The task: From the first line of the entries through the line containing "Neue NORDSEE Coupons!", output everything exactly except the pictures.

____

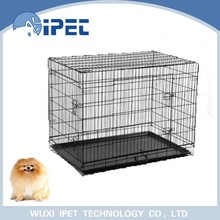 Tough coated wire pet display cage with ABS pan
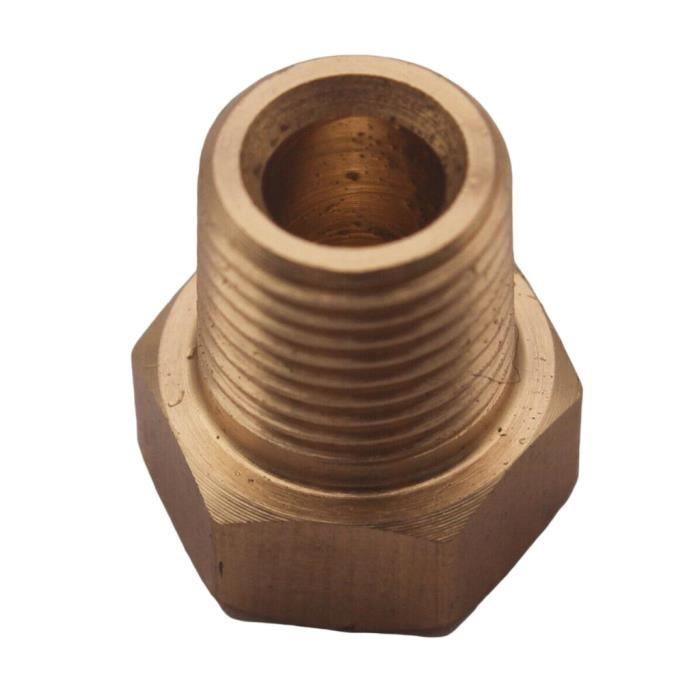 PIECE DETACHEE DE COMPRESSEUR Bouchon de tuyau hexagonal mâle en laiton 1 pièce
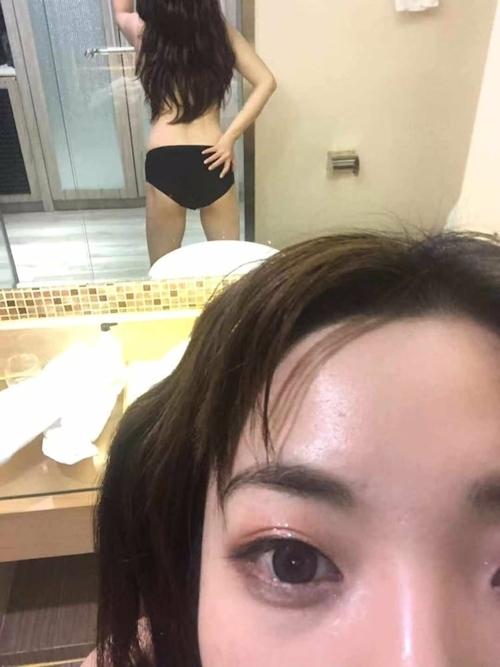 巨乳な香港素人美女の自分撮りヌード流出画像 13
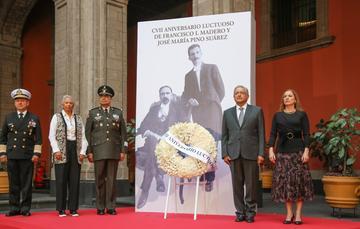 Versión estenográfica. CVII Aniversario Luctuoso de Francisco I. Madero y José María Pino Suárez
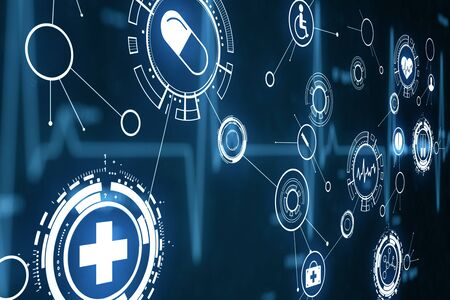 Glowing blue medical interface on virtual screen. Medicine and science concept. 3D Rendering Stock fotó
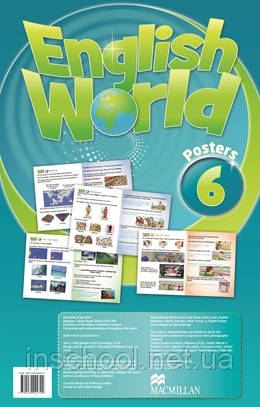 English World 6 Posters ISBN: 9780230024700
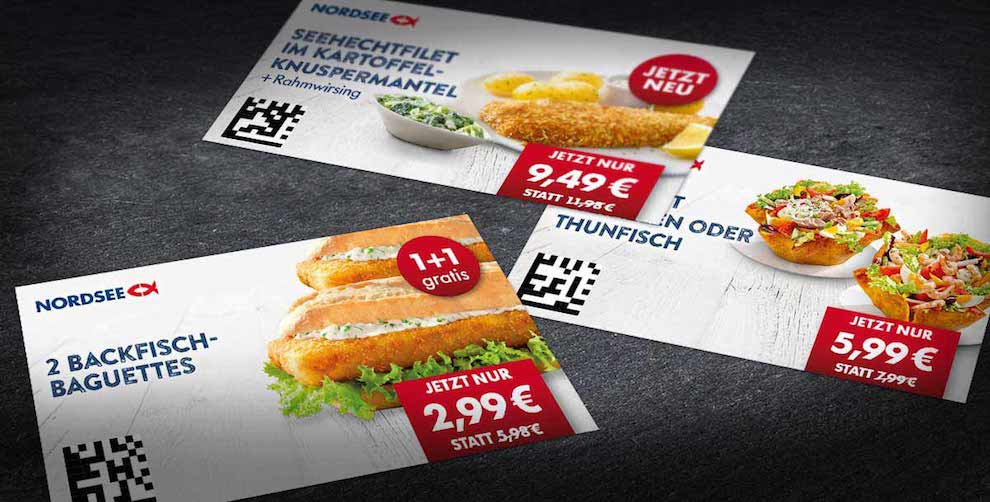 Neue NORDSEE Coupons!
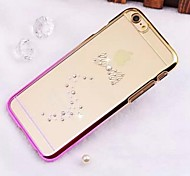 High Quality Vacuum Plating Laser Carving Rhinestone Series Bow PC Hard Case for iPhone 6 Plus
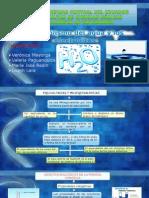 bioquimica bioquimica 3
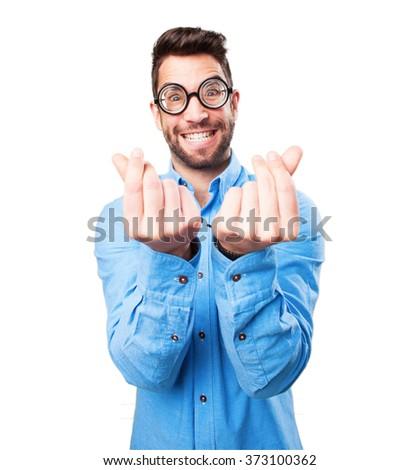 nerd man doing a rich gesture - stock photo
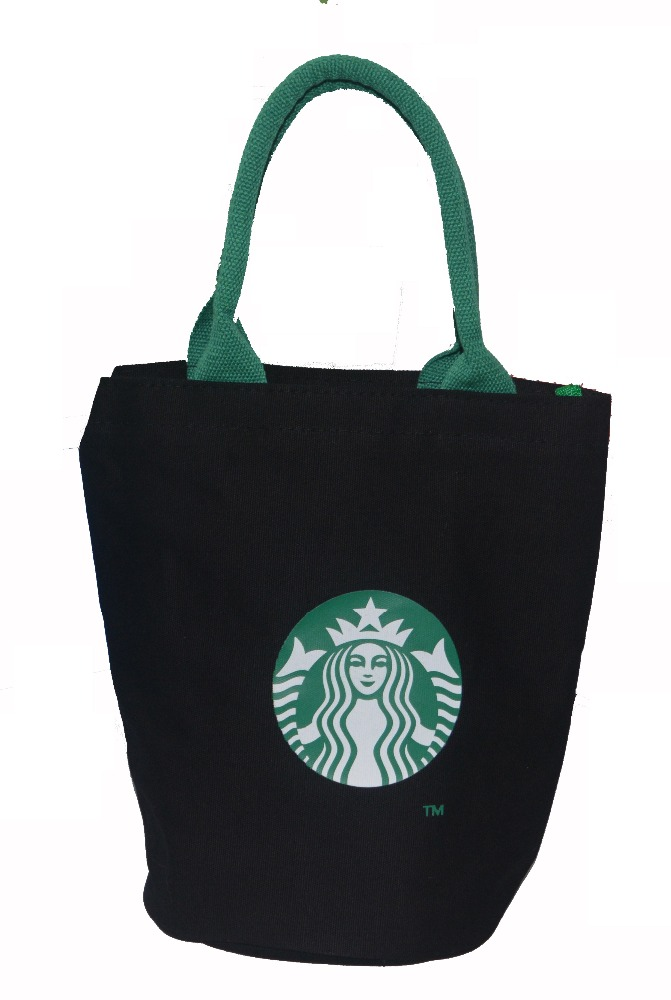wholesale Cheap full color custom printed canvas tote bag/eco shopping tote bags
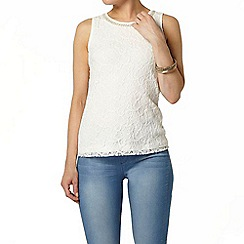 Dorothy Perkins - Ivory bling lace shell top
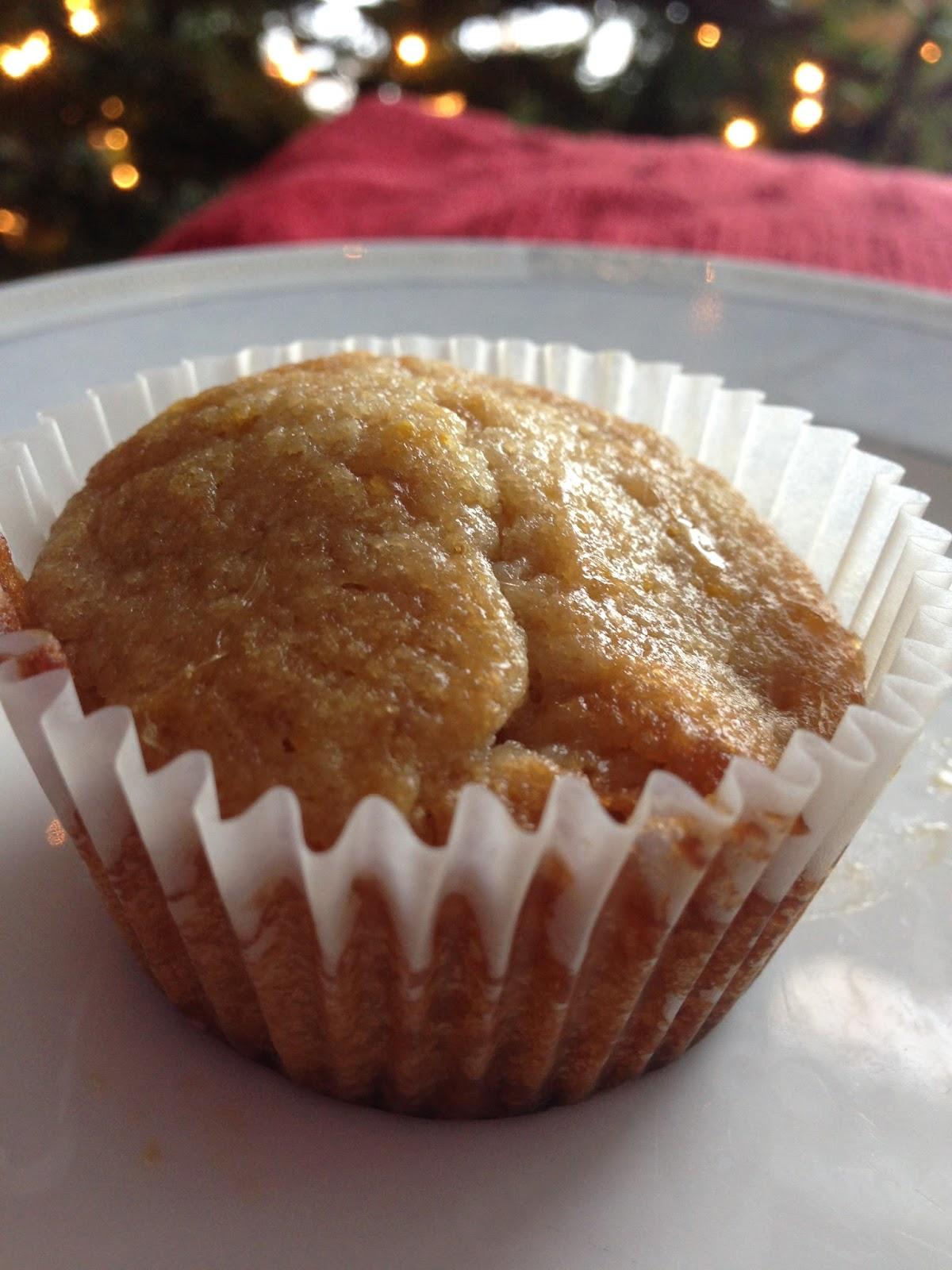 Orange Muffins with Brown Sugar Glaze = YUM!!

____

Your response:
 Tough coated wire pet display cage with ABS pan
 PIECE DETACHEE DE COMPRESSEUR Bouchon de tuyau hexagonal mâle en laiton 1 pièce
 巨乳な香港素人美女の自分撮りヌード流出画像 13
 Versión estenográfica. CVII Aniversario Luctuoso de Francisco I. Madero y José María Pino Suárez
 Glowing blue medical interface on virtual screen. Medicine and science concept. 3D Rendering Stock fotó
 English World 6 Posters ISBN: 9780230024700
 Neue NORDSEE Coupons!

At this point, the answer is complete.